The movement of the crest of a wave is modelled with the equation $h(t)=0.3\cos(3t)+0.4\sin(3t)$. Find the maximum height of the wave and the time at which it occurs.
I tried finding the derivative of this function in order to find the maximum, but no matter how I tried I could not get the right answer.
I know that the maximum is at $(0.309,0.5)$ because I graphed the function and saw that was the highest it went.
Is there anything I am doing Wrong?
Hint:
First rewrite your function as $A\cos(3x+\varphi)$, where $A>0$, $A^2=0.3^2+0.4^2$, and $-\pi\le\varphi<\pi$.
Perhaps you did not calculate the derivative properly.
We have: $$h(t) = 0.3\cos(3t) + 0.4\sin(3t)$$
We must apply chain rule to $\cos(3t)$ and $\sin(3t)$.

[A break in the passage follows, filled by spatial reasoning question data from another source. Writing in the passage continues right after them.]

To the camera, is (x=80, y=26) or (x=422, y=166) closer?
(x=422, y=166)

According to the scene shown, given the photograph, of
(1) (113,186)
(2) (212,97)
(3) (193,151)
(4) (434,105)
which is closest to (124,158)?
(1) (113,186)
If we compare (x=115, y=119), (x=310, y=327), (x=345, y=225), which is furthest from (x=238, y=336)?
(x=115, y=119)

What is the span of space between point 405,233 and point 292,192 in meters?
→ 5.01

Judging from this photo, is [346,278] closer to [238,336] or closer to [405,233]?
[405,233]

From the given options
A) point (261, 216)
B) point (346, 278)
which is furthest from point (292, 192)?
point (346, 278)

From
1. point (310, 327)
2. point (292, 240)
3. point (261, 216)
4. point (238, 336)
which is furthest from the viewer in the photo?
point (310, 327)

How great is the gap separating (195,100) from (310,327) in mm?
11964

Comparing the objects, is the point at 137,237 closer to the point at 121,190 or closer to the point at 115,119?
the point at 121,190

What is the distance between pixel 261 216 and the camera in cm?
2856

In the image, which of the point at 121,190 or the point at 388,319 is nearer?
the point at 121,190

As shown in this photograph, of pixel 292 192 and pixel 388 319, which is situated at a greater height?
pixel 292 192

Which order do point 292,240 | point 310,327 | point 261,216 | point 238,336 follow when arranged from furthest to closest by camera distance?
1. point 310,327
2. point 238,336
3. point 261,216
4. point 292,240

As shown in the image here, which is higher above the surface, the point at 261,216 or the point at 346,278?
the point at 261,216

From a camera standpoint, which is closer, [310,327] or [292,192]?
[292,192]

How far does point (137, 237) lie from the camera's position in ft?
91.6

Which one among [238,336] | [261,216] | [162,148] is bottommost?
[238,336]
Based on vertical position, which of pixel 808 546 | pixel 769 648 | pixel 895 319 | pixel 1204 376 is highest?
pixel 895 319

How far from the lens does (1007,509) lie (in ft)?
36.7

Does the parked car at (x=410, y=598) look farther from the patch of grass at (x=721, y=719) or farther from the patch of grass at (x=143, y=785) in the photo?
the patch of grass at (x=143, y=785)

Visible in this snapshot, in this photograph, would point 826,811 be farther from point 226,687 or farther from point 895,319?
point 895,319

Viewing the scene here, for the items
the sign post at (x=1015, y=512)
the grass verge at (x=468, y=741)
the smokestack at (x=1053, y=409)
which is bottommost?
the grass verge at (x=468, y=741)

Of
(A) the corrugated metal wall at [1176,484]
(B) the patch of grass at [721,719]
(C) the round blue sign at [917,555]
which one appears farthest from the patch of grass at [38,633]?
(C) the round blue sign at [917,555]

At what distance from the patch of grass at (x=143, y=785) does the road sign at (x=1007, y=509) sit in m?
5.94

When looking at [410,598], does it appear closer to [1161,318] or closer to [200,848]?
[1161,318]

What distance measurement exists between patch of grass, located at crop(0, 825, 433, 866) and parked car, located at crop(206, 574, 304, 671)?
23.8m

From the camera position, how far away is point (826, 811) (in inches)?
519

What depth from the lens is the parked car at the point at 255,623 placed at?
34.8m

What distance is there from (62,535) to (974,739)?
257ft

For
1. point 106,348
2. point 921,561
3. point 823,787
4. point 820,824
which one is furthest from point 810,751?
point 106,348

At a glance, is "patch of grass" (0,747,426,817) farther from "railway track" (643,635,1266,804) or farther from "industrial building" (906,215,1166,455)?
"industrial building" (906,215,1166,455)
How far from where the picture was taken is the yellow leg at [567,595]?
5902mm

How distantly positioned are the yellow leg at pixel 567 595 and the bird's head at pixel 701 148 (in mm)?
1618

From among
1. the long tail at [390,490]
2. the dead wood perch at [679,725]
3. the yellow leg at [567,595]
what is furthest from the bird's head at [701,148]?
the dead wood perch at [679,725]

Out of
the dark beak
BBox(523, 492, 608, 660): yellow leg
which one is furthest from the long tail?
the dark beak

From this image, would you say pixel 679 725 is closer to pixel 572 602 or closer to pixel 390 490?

$\cos(3t)$ derivative is $-\sin(3t)(3)$
$\sin(3t)$ derivative is $\cos(3t)(3)$
So,
$$h'(t) = 0.3(-\sin(3t)(3)) + \cos(3t)(3)$$ $$h'(t) = -0.9\sin(3t) + 1.2\cos(3t)$$
Let's solve for when $h'(t) = 0$
$$0 = -0.9\sin(3t) + 1.2\cos(3t)$$ $$0.9\sin(3t) = 1.2\cos(3t)$$ $$\text {I will now divide both sides by 0.9}$$ $$\sin(3t) = \frac{4}{3}\cos(3t)$$ $$\text {I will now divide both sides by cos(3t)}$$ $$\tan(3t) = \frac{4}{3}$$ $$\text {We know sin divided by cos is tan. Now we can take tan inverse}$$ $$3t = \tan^{-1}(\frac{4}{3})$$ $$t = \frac{\tan^{-1}(\frac{4}{3})}{3} = 0.309098406001$$
(As the answer says).
We can also compute the second derivative, and make sure that this is indeed a maximum
$$f''(x) = -2.7\cos(3t) -3.6\sin(3t)$$ $$f''(0.309) < 0$$
Therefore, it is a maximum.
This problem is trivialized by using vectors:
Let $x=3t$ and let $\vec{v}=(0.3, 0.4)$ and $\vec{w}=(\cos{x}, \sin{x})$. We get
$$0.3\cos{3t}+0.4\sin{3t} = 0.3\cos{x}+0.4\sin{x}=\vec{v} \cdot \vec{w}=||v||||w||\cos{\theta}$$ where $\theta$ is the angle between $\vec{v}$ and $\vec{w}$. $\cos \theta$ is maximized when $\theta=0$ so we get $$||v||||w||\cos{0}=\sqrt{0.3^3+0.4^2}\sqrt{\sin^2{x}+\cos^2{x}}=\boxed{0.5}$$
Now to find $t$ we substitute to get $$0.5=0.3\cos 3t + 0.4\sin 3t \longrightarrow 5=3\cos3t + 4\sin 3t \longrightarrow 5=3\cos{3t}+4\sqrt{1-\cos 3t}$$
Letting $\cos{3t}=y$ we get $$5=3y+4\sqrt{1-y} \longrightarrow (5-3y)^2=(4\sqrt{1-y})^2$$
which we can easily solve as a quadratic in $y$, then solve for $t$